--- The task ---
Retype the following lines with no changes, beginning at the line that contains "In the shot" and stopping after the line that contains "point (482, 32) →".

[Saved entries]
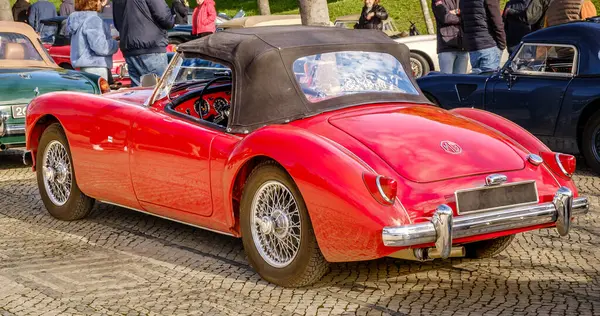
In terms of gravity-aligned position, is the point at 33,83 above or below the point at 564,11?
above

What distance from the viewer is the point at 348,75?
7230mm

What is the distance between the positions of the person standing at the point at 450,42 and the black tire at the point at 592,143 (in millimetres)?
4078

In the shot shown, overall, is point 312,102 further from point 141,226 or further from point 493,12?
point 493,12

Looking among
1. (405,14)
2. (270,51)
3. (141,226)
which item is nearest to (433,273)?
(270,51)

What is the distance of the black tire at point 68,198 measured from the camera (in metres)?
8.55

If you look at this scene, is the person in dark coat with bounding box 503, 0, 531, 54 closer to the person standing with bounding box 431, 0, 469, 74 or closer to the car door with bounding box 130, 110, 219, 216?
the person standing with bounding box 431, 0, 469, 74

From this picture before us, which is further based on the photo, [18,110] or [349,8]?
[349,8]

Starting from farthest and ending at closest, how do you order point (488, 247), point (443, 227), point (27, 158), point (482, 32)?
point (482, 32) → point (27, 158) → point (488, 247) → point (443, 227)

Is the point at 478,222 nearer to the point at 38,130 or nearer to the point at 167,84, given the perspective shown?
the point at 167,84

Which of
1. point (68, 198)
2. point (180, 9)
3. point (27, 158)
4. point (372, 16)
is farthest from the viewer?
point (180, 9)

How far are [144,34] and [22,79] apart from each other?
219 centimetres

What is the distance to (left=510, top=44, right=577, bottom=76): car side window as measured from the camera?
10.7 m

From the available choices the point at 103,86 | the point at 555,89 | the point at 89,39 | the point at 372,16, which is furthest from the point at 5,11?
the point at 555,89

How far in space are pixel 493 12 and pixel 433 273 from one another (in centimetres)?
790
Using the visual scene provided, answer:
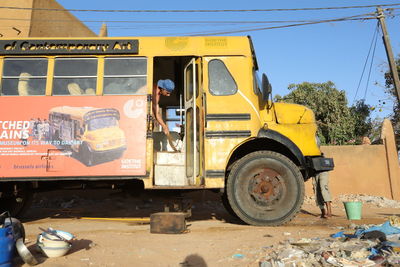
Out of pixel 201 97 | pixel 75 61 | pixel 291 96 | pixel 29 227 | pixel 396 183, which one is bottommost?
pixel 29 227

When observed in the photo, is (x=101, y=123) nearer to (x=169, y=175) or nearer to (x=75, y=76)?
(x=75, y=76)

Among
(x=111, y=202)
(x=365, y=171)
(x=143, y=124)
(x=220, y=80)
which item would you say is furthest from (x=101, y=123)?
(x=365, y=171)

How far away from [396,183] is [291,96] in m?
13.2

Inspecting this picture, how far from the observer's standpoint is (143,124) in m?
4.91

--- Solution ---
In the shot shown, overall, is point 312,102 further from point 141,226 or further from point 493,12?
point 493,12

Looking among
1. (405,14)
2. (270,51)
3. (141,226)
which item is nearest to (433,273)?
(270,51)

What is the distance of the black tire at point 68,198 measured from the camera (in metres)?
8.55

If you look at this scene, is the person in dark coat with bounding box 503, 0, 531, 54 closer to the person standing with bounding box 431, 0, 469, 74 or closer to the car door with bounding box 130, 110, 219, 216?
the person standing with bounding box 431, 0, 469, 74

From this picture before us, which is further based on the photo, [18,110] or [349,8]?
[349,8]

Starting from farthest and ending at closest, how do you order point (488, 247), point (443, 227), point (27, 158), point (482, 32)?
point (482, 32) → point (27, 158) → point (488, 247) → point (443, 227)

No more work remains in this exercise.